Researchers in this area are involved in all aspects of big data, from mining, extraction, retrieval, and analysis, to curation, sharing, and preservation, as well as governing policy. They also investigate the applications of data visualization and machine learning, or AI, to enhance user understanding and improve human task performance.
Francesco Cafaro is using funding from an NSF EAGER grant to investigate how cognition theories can be used in designing interactive installations that improve people’s understanding of causation and correlation while exploring displayed data sets. The goal is to develop bridges between cognition, human-computer interaction, and long-term learning of STEM concepts found in museum exhibits. The findings will inform the design of novel, tangible, and natural user interfaces for informal learning.
In his NSF grant, Khairi Reda proposes re-architecting data visualization tools to support bi-directional analysis. In this new paradigm, analysts will be able to share their hypotheses and models with the system, which will generate visualizations directly responsive to those inputs, while visually emphasizing any discrepancy between data and models. The team is developing an understanding of how people form hypotheses about data, and testing various expression techniques—from natural language to concept mapping and graphical sketching—utilizing human-centered design methods.

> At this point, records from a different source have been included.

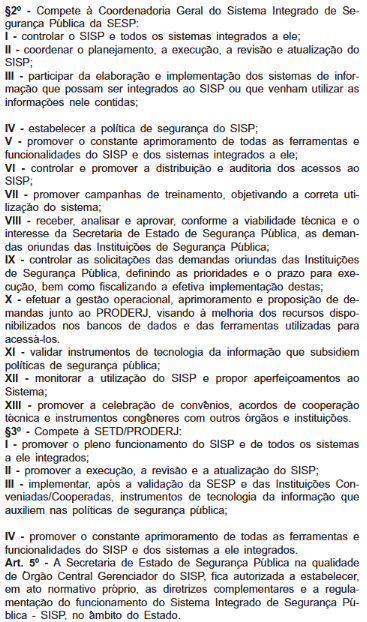 Estado cria sistema integrado para unificar os dados das forças de segurança 64 Captura de tela 2025 07 29 111747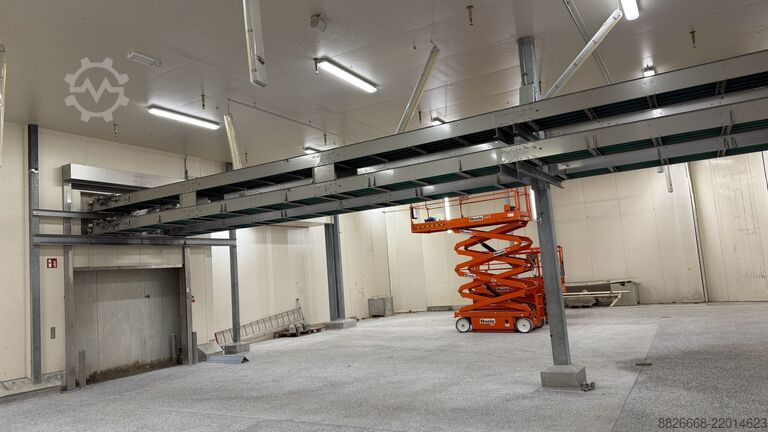 Conveyor belt VLT Flattop Transport banden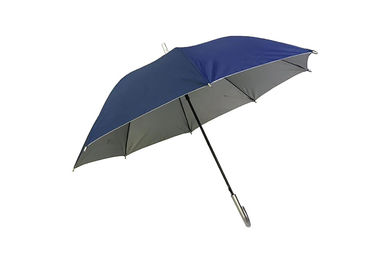 Revêtement intérieur de colle d'argent de couche de parapluie de golf de bâton de pluie de protection de Sun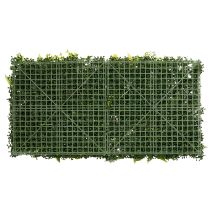 Artikel Kunstmatige plantenwand 100 x 55 cm, verticale begroeiing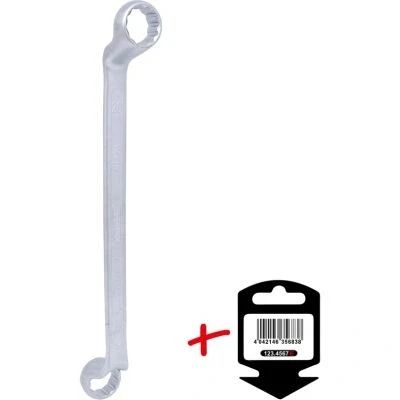 Abbildung von KS TOOLS 517.0813 E Doppel Ringschlüssel 290 20, 22 Chrom Vanadium Stahl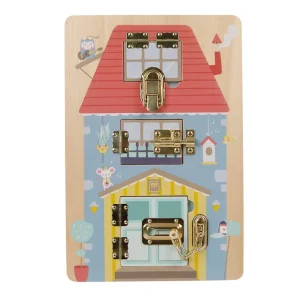 Eurekakids 69180519 1 Lock Game En Bois Eurekakids 69180519 1 Lock Game En Bois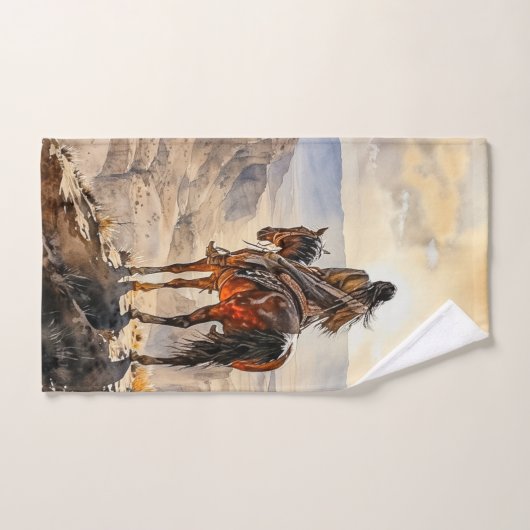 Indien américain (Serviette à main)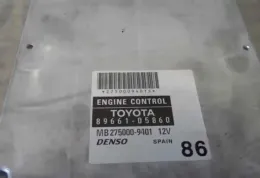 8966105860 блок управління ECU Toyota Avensis T250 2003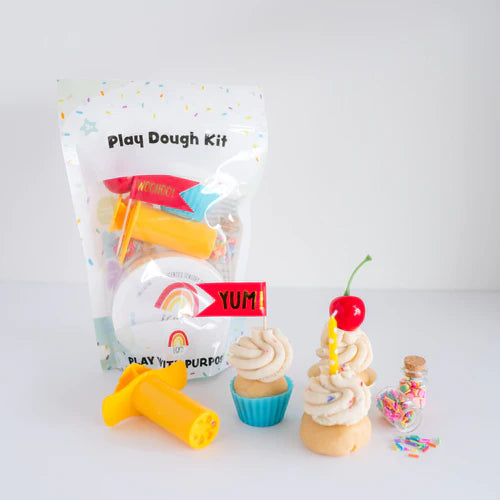 Cupcake KidDough Play Kit
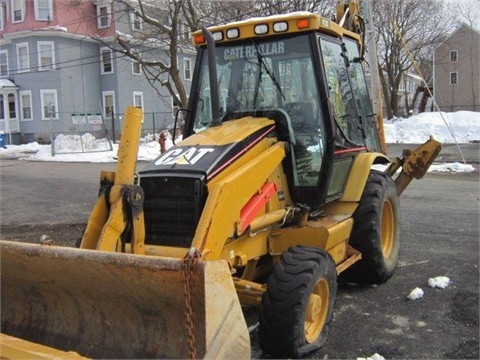 Backhoe Loaders Caterpillar 420D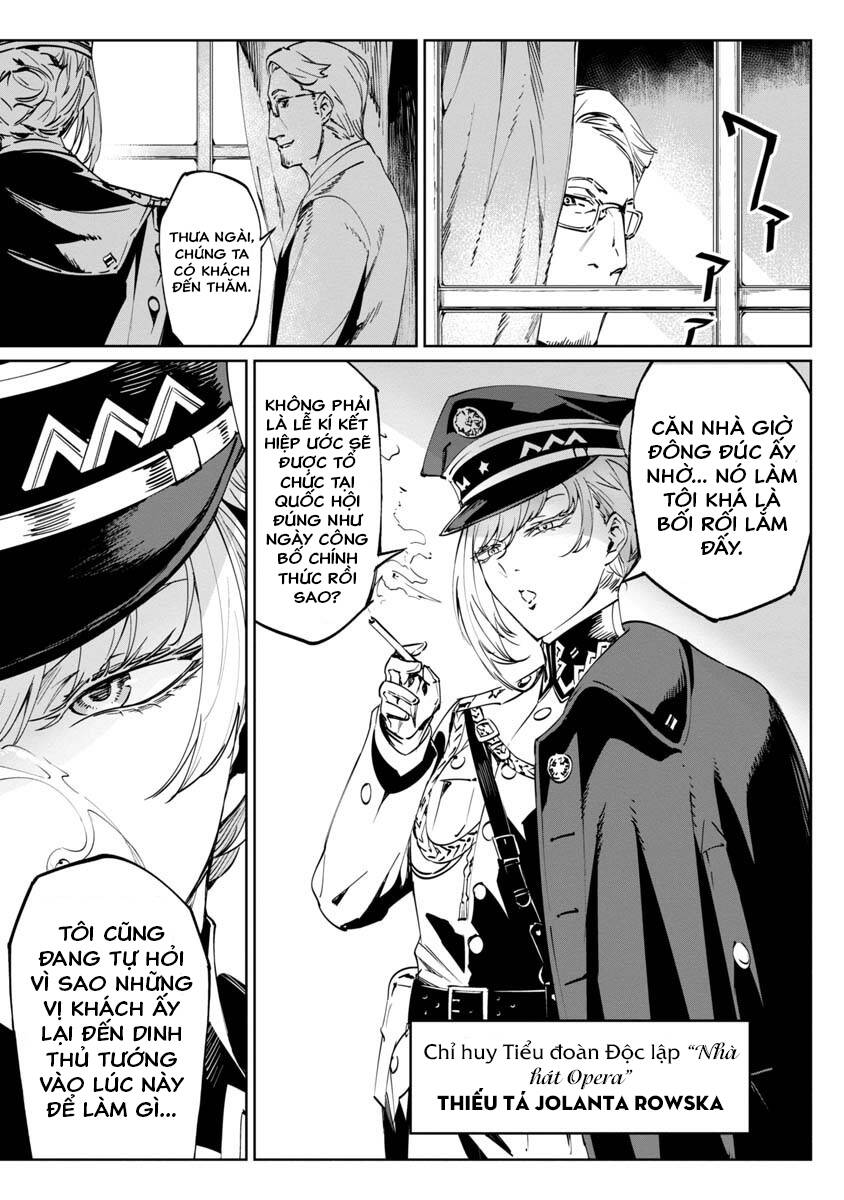Nữ Hoàng Opera Chap 1 - Next Chap 2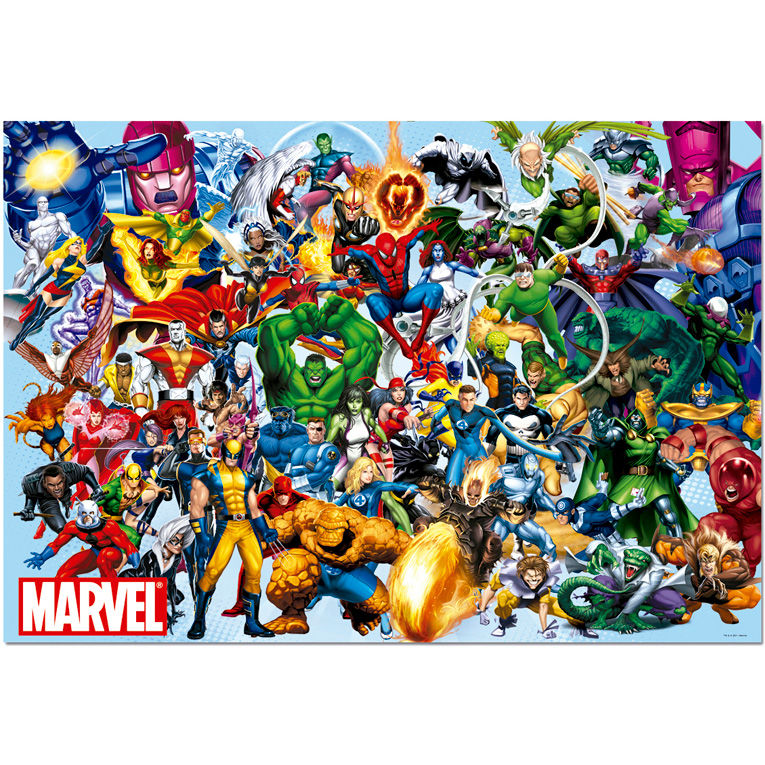 Puzzle size: 68x48cm.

Kyle Jones’ IMLS grant-funded project researches privacy issues associated with mining and analyzing student data, in a collaboration between IUPUI and researchers at six other academic institutions. The three-year study included student interviews to identify values, perspectives, and issues; student surveys to develop generalizable results; and scenario-based focus groups to explore possible learning analytics applications that respect and break expectations of privacy.